What was clear is that the area bordering Russia is getting increasingly unstable. Russia has tens of thousands of troops stationed along the border, which western officials say is adding to the region’s instability.

Earlier yesterday, eyewitnesses said they saw at least 14 armoured personnel carriers with Ukrainian flags, helicopters and military trucks parked 40 kilometres (24 miles) north of the city. Other heavy military equipment appeared nearby, along with at least seven busloads of government troops in black ­military fatigues.
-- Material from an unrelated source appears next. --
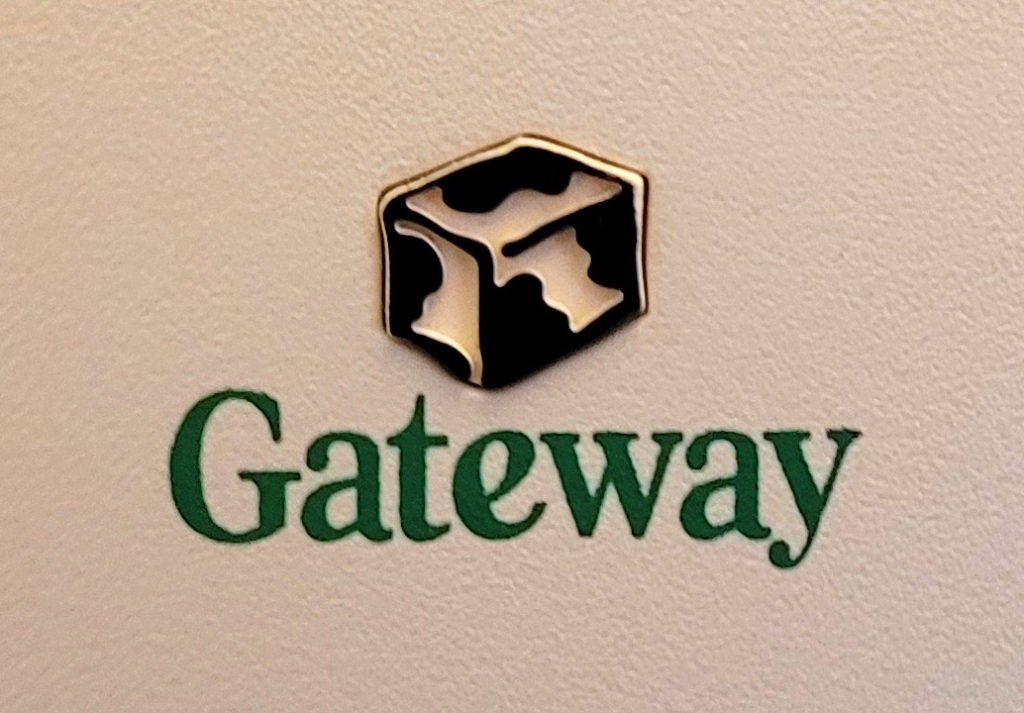 """The 1998 Gateway 2000 logo with the word """"Gateway"""" in green and an abstract cow-print isometric box above it."""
“We are awaiting the order to move on Slovyansk,” said one soldier, who gave only his first name, Taras.

Two of the helicopters loaded with troops were later seen flying toward Slovyansk. Witnesses said helicopters delivered several dozen troops to the Kramatorsk military airfield.

Ukraine’s ex-prime minister and presidential candidate Yulia Tymoshenko said what Kiev was seeing in the country’s east was in effect a war. “We have to tell the Ukrainians the truth: the Russian Federation is waging a real war against Ukraine in the east, in the Donetsk and Luhansk regions in particular,” she said.

She called on the West to “recognise Russia’s aggression against eastern Ukraine as a war”.

Ukrainian deputy prime minister Vitaly Yarema also accused Russia of sending its troops to Ukraine, saying Kiev has “evidence that those people occupying Slovyansk and Kramatorsk right now are servicemen of the Russian 45th Airborne Regiment”.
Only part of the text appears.